I am pretty sure that none of the 3 players were from wealthy families. The general model that many ivy caliber schools use for lacrosse is that they recruit the best players from working class areas of NJ, Long Island, Baltimore, etc. with the understanding that after these guys are finished with school, they will walk into million dollar a year Wall St. type jobs.

And it is a good thing that you wouldn't want to work again, because you likely couldn't. He finally had to change his name.

Here is a quote from one of the guys.



> He continues: "I've been through a lot. I put most of it behind me, but I don't think anybody can really comprehend, because to really understand what happened to me, how it affected me-I'm still not fully realizing what I've been through six years down the road. There's still things that are coming out that I'm realizing, 'Wow, this is how I live my life now because of what happened in 2006 and the two or three years after that.' . . . I look at things a lot differently than a lot of other people and go about life in similar circumstance, whether it's just personal relationships, professionally, the way I behave in an office, or meeting other people. It's different."


So it is kind of interesting that you can sit here and judge his situation when he can't even understand it yet.


----------



## 32rollandrock (May 1, 2008)

vpkozel said:


> I am pretty sure that none of the 3 players were from wealthy families. The general model that many ivy caliber schools use for lacrosse is that they recruit the best players from working class areas of NJ, Long Island, Baltimore, etc. with the understanding that after these guys are finished with school, they will walk into million dollar a year Wall St. type jobs.
> 
> And it is a good thing that you wouldn't want to work again, because you likely couldn't. He finally had to change his name.
> 
> ...


That's not the way they recruited lacrosse players when I was in college.

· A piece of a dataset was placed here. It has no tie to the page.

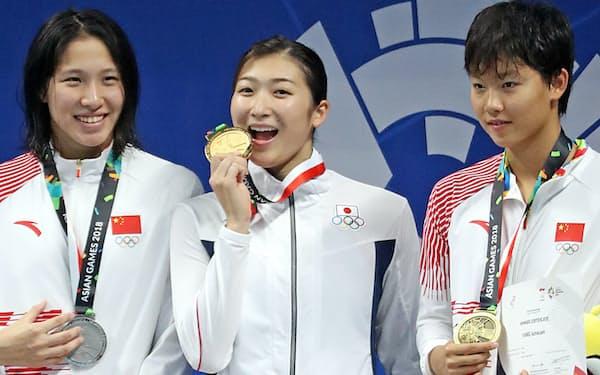 競泳女子100メートル自由形で金メダルを獲得し笑顔の池江(中)=石井理恵撮影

As for judging, yeah, I feel comfortable doing that, insofar as, life is often a series of trade-offs. Life also is not fair. Was what happened to these guys fair? No. Can $20 million right a wrong? No. Can $20 million ease the pain? I'm not sure. Ask guys who don't come from white, wealthy families who have been wrongly convicted of rape and other dastardly crimes and spent years, decades even, in prison. They typically don't get that much money in settlements after the truth comes out and they've been set free. Yes. Why don't you ask those fellows whether $20 million paid to someone who was never convicted of anything, let alone spent a day in jail, is justice compared with what they went through? They're in a much better position to judge than I am.


----------



## vpkozel (May 2, 2014)

32rollandrock said:


> That's not the way they recruited lacrosse players when I was in college.
> 
> As for judging, yeah, I feel comfortable doing that, insofar as, life is often a series of trade-offs. Life also is not fair. Was what happened to these guys fair? No. Can $20 million right a wrong? No. Can $20 million ease the pain? I'm not sure.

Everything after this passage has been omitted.